I started my boarding journey at Pymble in 1984, and at the time I was completely oblivious to what my parents had given up sending my three brothers and I to boarding school. It is something we don’t realise until the time comes to send our own children.
I always knew I was going to Pymble. Maybe this is the reason why I don’t remember being homesick or having a good cry until about Term 3. Sport was always my escape. I played hockey, tennis, cricket and did athletics, and if I was playing sport, I was self-content.
I was in Goodlet House and in those days we sometimes slept on the veranda. I remember the veranda was left open except for when it rained, mind you it was not desirable to have a bed near the edge as rain invariably found its way through the gaps of the canvas blinds. But this was considered normal at the time, and no one complained.
We ate in same dining room the girls eat in today, but I remember there was a table up the front on a stage from where Headmistress, Miss Buckham, Head of Boarding, Miss Ollerenshaw and other mistresses would eat and look down on all of us.
The food was awful in my time compared to the delicious meals the girls receive today, and I have to say the gorgeous house mistresses that care for the girls today are exceptional compared to my day where pastoral care did not exist.
After school, I went off to study at Sydney University where I completed a Bachelor of Agricultural Economics Honours while living on one of the college’s campuses. I loved my university days and everything they had to offer.
I met my husband shortly after university, and it’s a rather corny story. I was a bridesmaid for my old school friend, Megan McAlpine, and my husband-to-be was a groomsman for Megan’s new husband.
We did not marry for another ten years as I was too busy chasing my career. In that time, I also spent a year travelling overseas through Africa and Europe. I am a believer that if you are meant to be together, things will work out, and you shouldn’t live to regret not doing something.
I ended up working in the grain industry for 20 years in trading and management roles. This was a heavily male-dominated industry but to this day some of my best friends are those I made during my time living in Sydney.
During this time in 2003, I moved to Moree with my husband-to-be so he could return to his family farm.

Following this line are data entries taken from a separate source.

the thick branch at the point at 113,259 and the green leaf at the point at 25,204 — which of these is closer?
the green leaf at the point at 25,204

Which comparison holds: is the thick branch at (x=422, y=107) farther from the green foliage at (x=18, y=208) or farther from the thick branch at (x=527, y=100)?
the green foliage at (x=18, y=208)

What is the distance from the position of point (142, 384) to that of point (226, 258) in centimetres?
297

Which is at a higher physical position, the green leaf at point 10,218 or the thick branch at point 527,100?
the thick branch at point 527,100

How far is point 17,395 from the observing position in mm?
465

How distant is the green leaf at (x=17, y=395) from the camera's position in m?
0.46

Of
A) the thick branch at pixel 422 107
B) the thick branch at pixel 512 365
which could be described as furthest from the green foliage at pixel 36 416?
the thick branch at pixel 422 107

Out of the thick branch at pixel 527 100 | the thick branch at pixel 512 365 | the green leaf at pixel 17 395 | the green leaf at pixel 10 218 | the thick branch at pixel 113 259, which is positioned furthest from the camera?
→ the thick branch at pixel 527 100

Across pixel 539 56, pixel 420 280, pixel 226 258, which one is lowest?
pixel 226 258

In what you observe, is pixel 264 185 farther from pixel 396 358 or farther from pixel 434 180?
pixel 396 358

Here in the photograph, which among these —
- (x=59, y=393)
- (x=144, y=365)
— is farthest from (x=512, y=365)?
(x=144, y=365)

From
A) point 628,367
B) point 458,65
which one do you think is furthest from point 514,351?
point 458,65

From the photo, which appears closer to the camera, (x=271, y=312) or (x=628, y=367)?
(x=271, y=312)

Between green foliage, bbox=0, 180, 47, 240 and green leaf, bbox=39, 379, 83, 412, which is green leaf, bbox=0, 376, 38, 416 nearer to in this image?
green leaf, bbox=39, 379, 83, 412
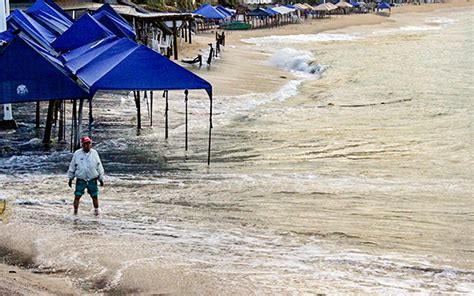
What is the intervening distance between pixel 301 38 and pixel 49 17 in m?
46.9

We had also started buying up our own land a few years earlier. We went on to have two gorgeous boys and a treasured girl in a four-year window. Having grown up with the freedom of being in the country, I would not have wanted to bring up my children anywhere else. Life was good.
But it was not all sunshine and roses. In 2011, my eldest son, aged five, fell ill with a disease known as aplastic anaemia and required chemotherapy and a bone marrow transplant. Fortunately, it was quite a miracle that his little brother happened to be a perfect match.

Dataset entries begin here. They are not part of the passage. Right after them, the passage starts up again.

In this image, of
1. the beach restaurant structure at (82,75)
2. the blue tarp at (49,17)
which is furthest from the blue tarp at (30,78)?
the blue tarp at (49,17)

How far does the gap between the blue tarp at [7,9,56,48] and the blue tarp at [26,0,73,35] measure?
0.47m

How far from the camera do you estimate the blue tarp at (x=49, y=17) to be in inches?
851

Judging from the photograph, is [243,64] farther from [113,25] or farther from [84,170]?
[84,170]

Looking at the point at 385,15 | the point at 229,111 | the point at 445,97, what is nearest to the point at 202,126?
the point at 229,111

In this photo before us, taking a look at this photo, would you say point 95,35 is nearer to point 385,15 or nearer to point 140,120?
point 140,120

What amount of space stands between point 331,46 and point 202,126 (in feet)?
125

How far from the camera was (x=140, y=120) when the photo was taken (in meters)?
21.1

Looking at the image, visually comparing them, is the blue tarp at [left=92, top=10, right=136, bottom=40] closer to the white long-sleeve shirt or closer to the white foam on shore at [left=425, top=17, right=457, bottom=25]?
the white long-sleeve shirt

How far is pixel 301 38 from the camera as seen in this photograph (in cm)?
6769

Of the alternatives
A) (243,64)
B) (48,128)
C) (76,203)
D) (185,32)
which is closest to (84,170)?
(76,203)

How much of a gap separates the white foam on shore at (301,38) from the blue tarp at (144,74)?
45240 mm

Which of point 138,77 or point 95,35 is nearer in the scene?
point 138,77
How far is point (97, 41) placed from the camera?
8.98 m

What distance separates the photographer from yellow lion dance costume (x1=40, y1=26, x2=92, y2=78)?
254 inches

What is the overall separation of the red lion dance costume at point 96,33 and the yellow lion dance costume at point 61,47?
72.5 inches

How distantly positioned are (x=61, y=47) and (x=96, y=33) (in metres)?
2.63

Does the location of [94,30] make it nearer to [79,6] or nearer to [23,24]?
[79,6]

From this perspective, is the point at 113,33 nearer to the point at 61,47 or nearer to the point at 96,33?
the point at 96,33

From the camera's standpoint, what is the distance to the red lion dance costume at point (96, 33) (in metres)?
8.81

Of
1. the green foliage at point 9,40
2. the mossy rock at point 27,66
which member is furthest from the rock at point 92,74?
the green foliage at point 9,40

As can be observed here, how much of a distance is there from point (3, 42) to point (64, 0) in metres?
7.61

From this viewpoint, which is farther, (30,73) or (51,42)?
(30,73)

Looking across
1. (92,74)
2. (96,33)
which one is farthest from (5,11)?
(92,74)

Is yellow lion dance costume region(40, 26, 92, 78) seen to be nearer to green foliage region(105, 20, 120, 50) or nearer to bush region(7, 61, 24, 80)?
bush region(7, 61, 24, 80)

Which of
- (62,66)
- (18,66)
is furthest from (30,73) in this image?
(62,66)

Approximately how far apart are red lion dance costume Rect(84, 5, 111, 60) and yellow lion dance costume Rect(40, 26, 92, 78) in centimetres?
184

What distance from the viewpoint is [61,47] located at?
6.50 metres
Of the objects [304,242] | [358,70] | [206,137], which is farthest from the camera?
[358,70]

It was a difficult period having to take things one day at a time while missing our other two children who had to live away from us whilst we spent several months in Sydney. People often say how unlucky we were – his condition affects approximately one in 500,000 people.

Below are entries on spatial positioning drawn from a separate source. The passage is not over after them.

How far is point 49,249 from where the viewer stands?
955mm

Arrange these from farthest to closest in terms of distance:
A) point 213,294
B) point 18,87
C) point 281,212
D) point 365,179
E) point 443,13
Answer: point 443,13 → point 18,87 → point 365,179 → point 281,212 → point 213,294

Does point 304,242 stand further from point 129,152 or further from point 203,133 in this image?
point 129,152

But we did not have time to wallow, nor have we ever felt unlucky. In fact, despite our challenges, we have always felt lucky. Our child survived and today he is a thriving teenager in perfect health who carves up the rugby field.
These difficult times taught us a few key lessons that will stay with us forever. Firstly, that life is not always fair. Secondly, that there is always someone worse off than you, and lastly, adults have a lot to learn from children and the way they approach adversity.
Today, my husband and I are still farming in Moree whilst I do boardroom work which I love the challenge of. My three children are at boarding school at Shore and Pymble.
My daughter Alex (aka Cabbage) only started boarding this year in Year 7. It was pretty much a forgone conclusion that she, like her mother and great aunty, would go to Pymble. I can picture the look of horror on both of their faces had I not sent her there.
Like me, Alex always knew she was going to boarding school and has taken it in her stride. I look at all the opportunities Pymble offers today and quite often think to myself how lucky she is.